RECORD SET:
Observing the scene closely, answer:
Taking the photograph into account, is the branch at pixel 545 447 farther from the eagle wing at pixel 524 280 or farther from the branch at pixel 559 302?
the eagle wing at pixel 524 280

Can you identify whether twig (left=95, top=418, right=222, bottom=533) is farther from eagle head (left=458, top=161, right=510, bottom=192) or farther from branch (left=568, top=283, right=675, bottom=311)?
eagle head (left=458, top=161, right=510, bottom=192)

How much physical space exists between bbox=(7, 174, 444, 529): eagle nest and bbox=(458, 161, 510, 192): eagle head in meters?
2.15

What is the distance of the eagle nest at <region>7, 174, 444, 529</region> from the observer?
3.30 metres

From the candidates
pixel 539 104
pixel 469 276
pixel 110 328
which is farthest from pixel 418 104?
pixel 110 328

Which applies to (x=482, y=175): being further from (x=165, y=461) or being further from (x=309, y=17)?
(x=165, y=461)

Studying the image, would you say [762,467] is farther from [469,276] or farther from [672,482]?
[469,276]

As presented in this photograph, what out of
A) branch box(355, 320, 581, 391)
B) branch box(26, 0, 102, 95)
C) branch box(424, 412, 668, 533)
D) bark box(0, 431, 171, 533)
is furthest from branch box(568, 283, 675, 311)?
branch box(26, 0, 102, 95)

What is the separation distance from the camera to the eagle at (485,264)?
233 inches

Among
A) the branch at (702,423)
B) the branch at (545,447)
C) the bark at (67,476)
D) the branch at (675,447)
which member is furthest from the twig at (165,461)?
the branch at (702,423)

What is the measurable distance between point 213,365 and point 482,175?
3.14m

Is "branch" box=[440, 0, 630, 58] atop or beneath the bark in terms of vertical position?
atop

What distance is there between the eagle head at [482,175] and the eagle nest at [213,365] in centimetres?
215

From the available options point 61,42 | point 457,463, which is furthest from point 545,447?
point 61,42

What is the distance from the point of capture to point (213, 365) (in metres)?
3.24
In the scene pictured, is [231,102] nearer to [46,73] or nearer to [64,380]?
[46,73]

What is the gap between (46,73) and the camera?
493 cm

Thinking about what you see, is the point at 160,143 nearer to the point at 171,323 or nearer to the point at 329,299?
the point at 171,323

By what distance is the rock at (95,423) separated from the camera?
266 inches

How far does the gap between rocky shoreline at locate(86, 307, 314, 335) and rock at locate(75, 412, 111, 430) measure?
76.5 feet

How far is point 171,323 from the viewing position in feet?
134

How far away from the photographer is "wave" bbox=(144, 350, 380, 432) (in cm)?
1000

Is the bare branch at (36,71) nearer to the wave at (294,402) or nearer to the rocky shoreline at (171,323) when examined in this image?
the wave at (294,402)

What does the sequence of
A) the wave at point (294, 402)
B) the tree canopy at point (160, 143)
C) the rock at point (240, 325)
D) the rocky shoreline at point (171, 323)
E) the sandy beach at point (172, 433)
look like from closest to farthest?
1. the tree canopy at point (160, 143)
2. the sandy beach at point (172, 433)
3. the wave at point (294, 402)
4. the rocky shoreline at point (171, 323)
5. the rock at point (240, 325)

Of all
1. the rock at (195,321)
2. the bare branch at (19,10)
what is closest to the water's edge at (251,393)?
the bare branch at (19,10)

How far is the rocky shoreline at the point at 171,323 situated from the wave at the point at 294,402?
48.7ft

TASK REQUIREMENTS: Copy out the rows above word for word, from the line containing "What is the gap" down to the end of the rows, both included.

WORKED SOLUTION:
What is the gap between (46,73) and the camera?
493 cm

Thinking about what you see, is the point at 160,143 nearer to the point at 171,323 or nearer to the point at 329,299?
the point at 171,323

By what distance is the rock at (95,423) separated from the camera?
266 inches

How far does the gap between rocky shoreline at locate(86, 307, 314, 335) and rock at locate(75, 412, 111, 430) measure?
76.5 feet

How far is point 171,323 from the viewing position in feet?
134

How far away from the photographer is "wave" bbox=(144, 350, 380, 432) (in cm)?
1000

Is the bare branch at (36,71) nearer to the wave at (294,402) or nearer to the rocky shoreline at (171,323) when examined in this image?
the wave at (294,402)

What does the sequence of
A) the wave at point (294, 402)
B) the tree canopy at point (160, 143)
C) the rock at point (240, 325)
D) the rocky shoreline at point (171, 323)
E) the sandy beach at point (172, 433)
look like from closest to farthest?
1. the tree canopy at point (160, 143)
2. the sandy beach at point (172, 433)
3. the wave at point (294, 402)
4. the rocky shoreline at point (171, 323)
5. the rock at point (240, 325)

Of all
1. the rock at (195,321)
2. the bare branch at (19,10)
what is closest to the water's edge at (251,393)?
the bare branch at (19,10)

How far is the rocky shoreline at the point at 171,323 situated from the wave at the point at 294,402?
48.7ft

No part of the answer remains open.